- Developer: Geoff Mayo
- Platforms: Windows Linux using WINE
- Genre: Train simulation
- Modes: Single-player, multiplayer

= SimSig =

SimSig is a mixed donationware and commercial Windows-based train simulator of modern railway signalling systems in Great Britain, from the point of view of a railway signaller. Users have also had success running SimSig on Linux using Wine.

The program was written in Delphi 6, a dialect of Object Pascal, by Geoff Mayo and has been in development since the late 1990s. Visually, it resembles the British Rail Integrated Electronic Control Centre (IECC), though most of the simulations do not cover areas operated by IECC-based signal boxes. It simulates overlaps, approach locking, time-of-operation point locking, shunt routes, warner routes, call-on routes, and more.

Railtrack asked for a "professional" version of SimSig, now known as TREsim, which is currently used to train signallers at every Network Rail IECC and several panel signal boxes around Great Britain.

== Gameplay ==
Train motion is simulated according to train type and loading, and is controlled via the use of timetables. With a keyboard and mouse, the player sets routes and operates level crossings as necessary as well as simulations/timetable specific tasks such as operating ground frames. Solid State Interlockings (SSIs), the main electronic technology in use at present on British railways, along with approach locking, swinging overlaps, shunt routes, warner routes and call-on routes are all available. The simulations may be played in real time or sped up. The aim of play is to achieve a good score by overcoming problems and ensuring on-time train running. Points are accumulated for good operation and deducted for errors or late running.
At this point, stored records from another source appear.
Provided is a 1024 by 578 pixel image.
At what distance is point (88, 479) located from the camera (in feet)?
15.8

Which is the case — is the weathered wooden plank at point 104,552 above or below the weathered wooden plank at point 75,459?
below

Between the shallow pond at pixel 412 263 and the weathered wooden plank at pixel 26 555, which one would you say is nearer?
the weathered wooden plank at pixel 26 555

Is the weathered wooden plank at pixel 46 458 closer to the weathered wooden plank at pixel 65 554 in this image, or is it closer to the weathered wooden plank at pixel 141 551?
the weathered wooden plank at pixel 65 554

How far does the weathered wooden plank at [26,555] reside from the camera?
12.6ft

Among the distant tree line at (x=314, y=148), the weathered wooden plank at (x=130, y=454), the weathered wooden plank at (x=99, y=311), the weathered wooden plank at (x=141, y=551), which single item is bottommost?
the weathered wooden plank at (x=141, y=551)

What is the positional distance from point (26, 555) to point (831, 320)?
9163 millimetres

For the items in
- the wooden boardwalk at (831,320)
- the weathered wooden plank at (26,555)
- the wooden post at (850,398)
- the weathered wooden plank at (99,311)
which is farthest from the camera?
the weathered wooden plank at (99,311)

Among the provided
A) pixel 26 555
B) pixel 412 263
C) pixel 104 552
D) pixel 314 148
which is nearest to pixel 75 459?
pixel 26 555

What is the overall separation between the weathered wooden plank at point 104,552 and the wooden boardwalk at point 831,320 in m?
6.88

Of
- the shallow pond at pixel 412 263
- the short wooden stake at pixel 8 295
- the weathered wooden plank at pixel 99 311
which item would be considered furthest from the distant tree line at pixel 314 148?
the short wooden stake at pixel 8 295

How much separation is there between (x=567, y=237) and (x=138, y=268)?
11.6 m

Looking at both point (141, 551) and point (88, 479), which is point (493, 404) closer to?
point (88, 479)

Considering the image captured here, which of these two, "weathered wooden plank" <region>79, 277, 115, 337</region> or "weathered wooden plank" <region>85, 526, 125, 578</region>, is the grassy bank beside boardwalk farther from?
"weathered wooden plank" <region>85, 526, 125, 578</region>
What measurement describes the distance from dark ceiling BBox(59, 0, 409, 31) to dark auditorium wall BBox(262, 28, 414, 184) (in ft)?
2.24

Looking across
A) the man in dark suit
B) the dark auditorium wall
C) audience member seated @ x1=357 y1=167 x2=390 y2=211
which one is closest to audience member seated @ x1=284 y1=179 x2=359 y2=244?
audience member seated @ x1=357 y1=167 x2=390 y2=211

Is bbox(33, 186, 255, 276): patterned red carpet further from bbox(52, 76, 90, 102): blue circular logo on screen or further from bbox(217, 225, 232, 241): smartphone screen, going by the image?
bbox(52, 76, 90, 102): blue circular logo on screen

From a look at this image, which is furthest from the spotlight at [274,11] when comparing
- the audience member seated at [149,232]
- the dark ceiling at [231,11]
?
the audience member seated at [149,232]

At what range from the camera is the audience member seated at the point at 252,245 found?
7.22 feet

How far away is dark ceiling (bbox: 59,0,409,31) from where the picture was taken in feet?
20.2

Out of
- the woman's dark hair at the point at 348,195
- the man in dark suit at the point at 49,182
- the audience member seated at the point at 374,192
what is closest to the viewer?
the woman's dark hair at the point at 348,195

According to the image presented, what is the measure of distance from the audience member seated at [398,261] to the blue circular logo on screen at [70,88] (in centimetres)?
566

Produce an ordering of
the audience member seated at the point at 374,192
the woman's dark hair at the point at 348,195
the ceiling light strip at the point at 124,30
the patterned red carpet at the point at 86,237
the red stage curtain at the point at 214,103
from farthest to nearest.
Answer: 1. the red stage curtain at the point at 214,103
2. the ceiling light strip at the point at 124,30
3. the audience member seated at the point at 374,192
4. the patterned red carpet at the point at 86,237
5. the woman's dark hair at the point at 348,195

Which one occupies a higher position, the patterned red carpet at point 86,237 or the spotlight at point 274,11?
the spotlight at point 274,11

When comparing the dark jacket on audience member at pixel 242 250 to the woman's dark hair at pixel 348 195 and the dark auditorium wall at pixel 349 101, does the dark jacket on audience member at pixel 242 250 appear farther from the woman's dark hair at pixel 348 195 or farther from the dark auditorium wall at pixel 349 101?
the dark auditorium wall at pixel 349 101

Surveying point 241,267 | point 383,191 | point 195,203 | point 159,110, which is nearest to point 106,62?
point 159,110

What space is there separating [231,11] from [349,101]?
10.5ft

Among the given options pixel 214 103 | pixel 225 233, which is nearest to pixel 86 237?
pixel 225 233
Sounds can be enabled for phone messages, warnings, failures, and Train Ready To Start indicators. Automatic Route Setting, Automatic Headcode Insertion and token systems for single line working are functional in some of the available simulations. Most simulations have various levels of difficulty, ranging from beginner to difficult scenarios with engineering possessions of tracks; train delays; bad weather; or points, signal and track circuit failures.

Although produced by railway software engineers to ensure a high degree of realism, the simulations are usable by those without any in-depth or professional knowledge of signalling systems. Most simulations can be joined over the Internet to share the workload. Some simulations can be linked to form a chain of signal boxes for extended operation.

A total of 40 simulations are currently available covering England, Wales and Scotland. Beta versions are no longer publicly available.

Screenshot of the Exeter version of Simsig

Many of the older simulations are based on the real life IECC screen layout with multiple pages or panels to display different parts of the simulation whereas the newer simulations have one scrollable panel which covers the entire simulation.

As of July 2013, a new method of installing, running and updating compatible simulations, the SimSig Loader, was introduced.

The SimSig loader allows for the opening and updating of most recent simulations via a single program as opposed to the individual .exe files of previous simulations. In September 2018, support for using operating systems prior to Windows 7 to find updates was discontinued. This includes both the loader and licence manager.

=== User content ===
User-created timetables simulating modern, historical, and fictional scenarios are available through simulation forums and other web sites. Timetables may be created with the built-in editor or an imported text file. Sources for timetabling information include official Working Timetables (WTT) and historic published timetables such as Bradshaws.

A timetable file converter allowing easy conversion between timetables and text files is available from a third-party site.

== Reception ==
SimSig is referenced in the 2nd edition of Railway Operation and Control by Professor Jörn Pachl of University of Braunschweig - Institute of Technology. Doctor Marcelo Moretti Fioroni of the University of São Paulo, in a paper on rail simulations and their applications in Brazil, cited SimSig as an extremely realistic simulation, reproducing real scenarios.

The Rail Safety and Standards Board recommends the use of simulation software as a classroom aid and specifically mentions the SimSig website as a source:

Load and run rail (train and signal) simulation software and obtain an appreciation of the role of drivers and signallers in the rail system. Rail signalling simulation software may be downloaded from
www.simsig.co.uk

SimSig has been described by Alan Marshall of the North London Society of Model Engineers as "a remarkable and complex simulator that will test your skills and it demands quite a bit of patience to learn how to operate a modern signal box successfully.".

In 2009 the National Model Railroad Association convention at Fort Wayne hosted workshops demonstrating the use of SimSig for model rail simulations.

The information in the Edinburgh simulation has been referenced by the Rail Action Group, East of Scotland (RAGES) in discussion with the railway authorities and has been noted in their published newsletters.